Monday, October 4, 2010

NASA lay-offs loom.


FOX 26
HOUSTON - Perhaps as many as one thousand people from the NASA community are being laid off Friday.

The cut-backs are among NASA contractors tied to the Space Shuttle Program that has just 3 launches remaining.

The United Space Alliance (USA) says it's letting go of 333 employees from its Houston office and nearly 900 employees in Florida.

"Today we say goodbye to a remarkable group of people," said USA's Chief Executive Officer Virginia Barnes Friday morning. Barnes statement continued, "Although our workforce has known for several years that the Space Shuttle Program was scheduled to end, layoffs are always difficult. The accomplishments of this team are unmatched in human spaceflight."

USA is providing severance pay to the laid off employees based on years of service. Minimum severance would be 4 weeks pay up to a maximum of 26 weeks. A spokeswoman with the company says some of them have spent their careers working on the Shuttle Program, and at least one employee began his work on NASA projects with the Apollo Program.

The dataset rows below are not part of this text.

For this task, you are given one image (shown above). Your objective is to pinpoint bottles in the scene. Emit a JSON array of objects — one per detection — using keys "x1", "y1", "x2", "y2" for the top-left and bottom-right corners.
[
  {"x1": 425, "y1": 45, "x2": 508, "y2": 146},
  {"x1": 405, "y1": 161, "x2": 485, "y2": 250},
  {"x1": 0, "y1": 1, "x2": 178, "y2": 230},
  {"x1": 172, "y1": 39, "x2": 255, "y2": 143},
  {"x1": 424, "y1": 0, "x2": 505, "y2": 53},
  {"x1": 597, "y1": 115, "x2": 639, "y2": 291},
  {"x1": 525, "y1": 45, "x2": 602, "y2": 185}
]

Some jobs were saved by the new NASA appropriations bill because it revived production of the Orion Space Capsule.

Lockheed Martin spokeswoman Linda Singleton tells FOX 26 that it is not laying off employees Friday "in light of the recent NASA Authorization Bill announcements." Singleton says Lockheed Martin has 3,100 employees working on Orion, with 600 in the Clear Lake area.

But Congress did cut the Constellation project, eliminating a manned mission to the moon.
Bob Mitchell of the Bay Area/Houston Economic Partnership says that gave Shuttle employees no where to go.

"There's probably about another 17 or 18 contractors involved, and the number could reach as high as 850 to 1000 today," Mitchell said Friday Morning.

Mitchell says a large number of those people are highly skilled, and the Bay Area hopes they won't have to move out of town or out of state to make a living.

Mitchell says he worked with Congress on the appropriations bill for 5 months, and the NASA community is having to the take the bad with the good.

"At least we have a direction," Mitchell said. "It may not be the perfect bill but we have a mission. We know we'll be able to maintain America's superiority in human space flight, and we were about to lose that with what the [Obama] administration was trying to do."

The Clear Lake area may also benefit from President Obama's effort to stimulate the commercial aeronautics industry.